When an application to resolve a dispute is filed, the Registrar will decide whether to refer it for mediation or to set it down for hearing before a Registrar or ACAT member. Parties may be referred to a pre-hearing conference, in which case a written notice advising the date, time and location for the conference or hearing and a full copy of the application will be sent to both parties.

The Registrar will try to assist the parties to resolve it and will work out how long the hearing will take. An interim order can be made lasting until the final hearing if the party seeking it would be disadvantaged or harmed if it were not made. Consent Orders can be made if the matter settles at the conference, and is not to proceed further.

Procedures at ACAT

A person may be represented at the hearing by a lawyer or an agent, or they may appear on their own behalf. If they are unable to appear in person then arrangements can be made for a teleconference. Costs are usually not awarded in ACAT unless one party has caused an unreasonable delay in the proceedings.  

At the hearing, the applicant and the respondent will be asked if they want to add anything further to what has been presented in their application or defence, and then the Tribunal will usually hear the matter straight away.

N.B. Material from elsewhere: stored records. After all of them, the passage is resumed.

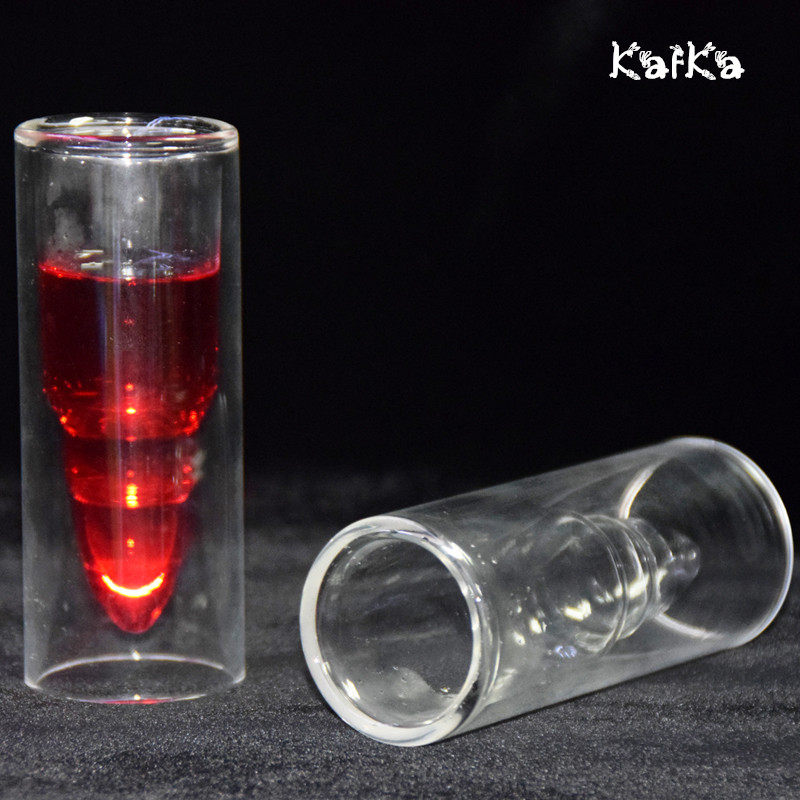 导弹啤酒杯 2PC子弹杯 双层玻璃杯 威士忌白酒杯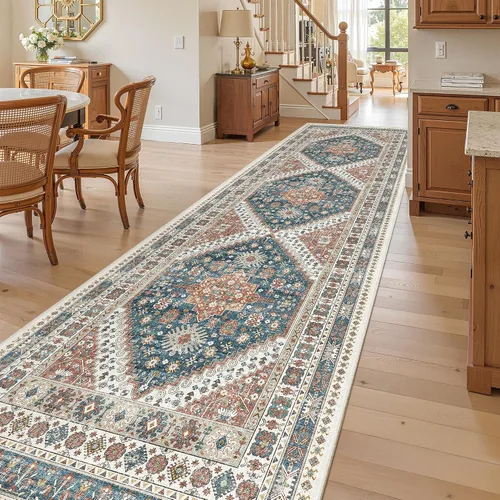 Miniatura 957 de Madane Tapete lavable de 2 x 10 pies para pasillo, cocina, recibidor, clásico, suave, antideslizante para interiores, casa de campo, baño, sala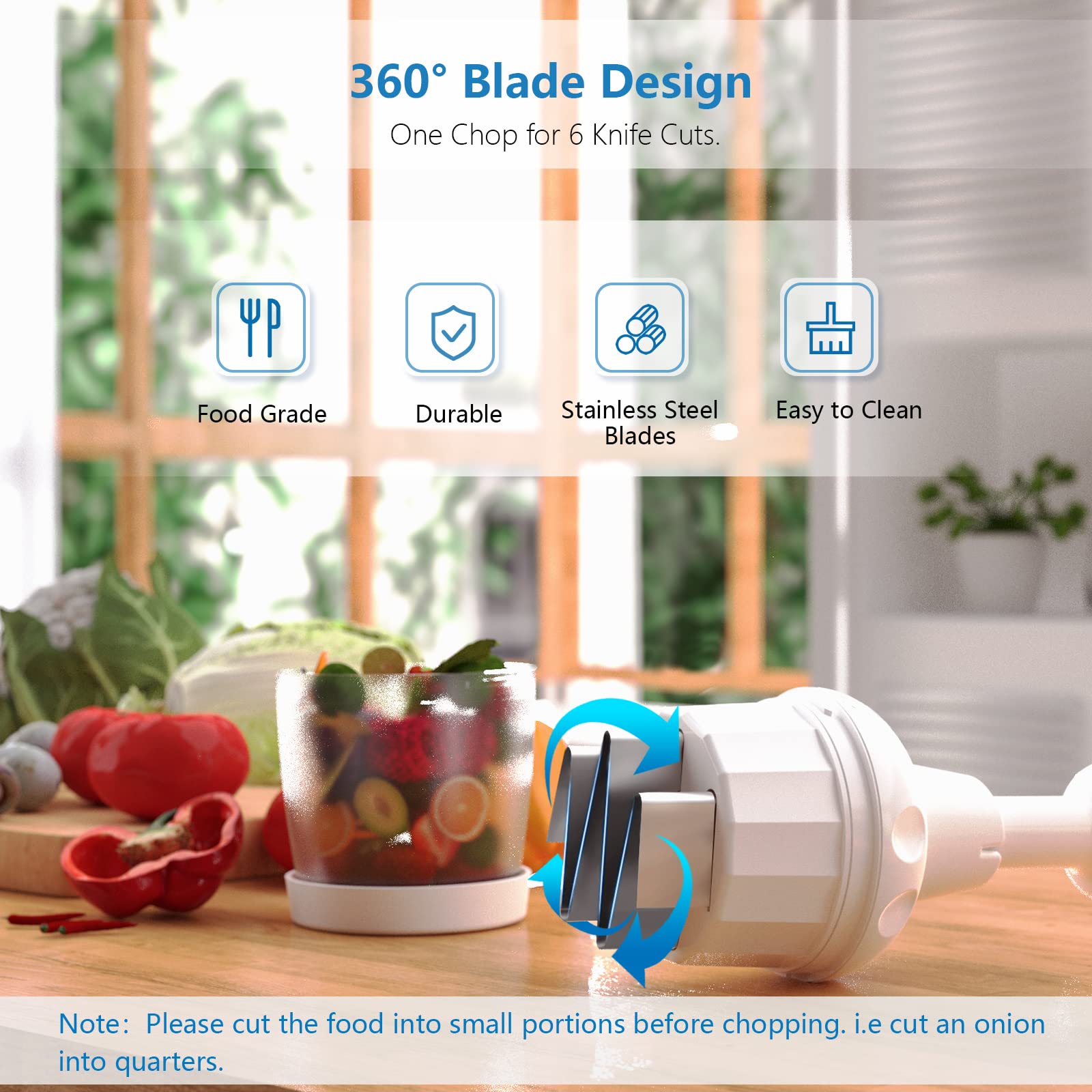 Semcide Food Chopper soft-touch plunger in use for effortless squeezing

If the respondent does not appear, orders can be made in their absence.

Within 7 days of the hearing the parties will receive a written notice setting out the terms of any order made.

Orders that can be made

ACAT may make a variety of orders, including:

  • an order terminating a tenancy agreement
  • an order granting a termination of  lease and possession order
  • an order for the payment of rent arrears
  • an order for a stay of eviction.

Failure to comply with Order

If a party does not comply with an order, ACAT may direct a penalty of up to $5,000. Orders made by ACAT are registered in the Magistrates Court, which means that orders can be enforced through the procedures of that Court.

If a termination and possession order is made and the tenant does not leave on the date ordered, the ACAT can issue a warrant for the police to evict the tenant and anyone residing in the premises giving them two days’ notice. An application for a warrant of eviction can be made if a conditional termination and possession order is breached. ACAT will list the matter for a hearing within a week and the tenant will have an opportunity to respond to the application.

Matters outside ACAT’s jurisdiction

Some disputes regarding residential tenancies in the ACT will not fall within ACAT’s jurisdiction. ACAT cannot make any orders for payment of compensation or of work value which is above the sum of $25,000. If a tenant or landlord wishes to claim over that amount, they should seek recourse to the ACT Magistrates Court, which has jurisdiction to hear claims for amounts of up to $250,000.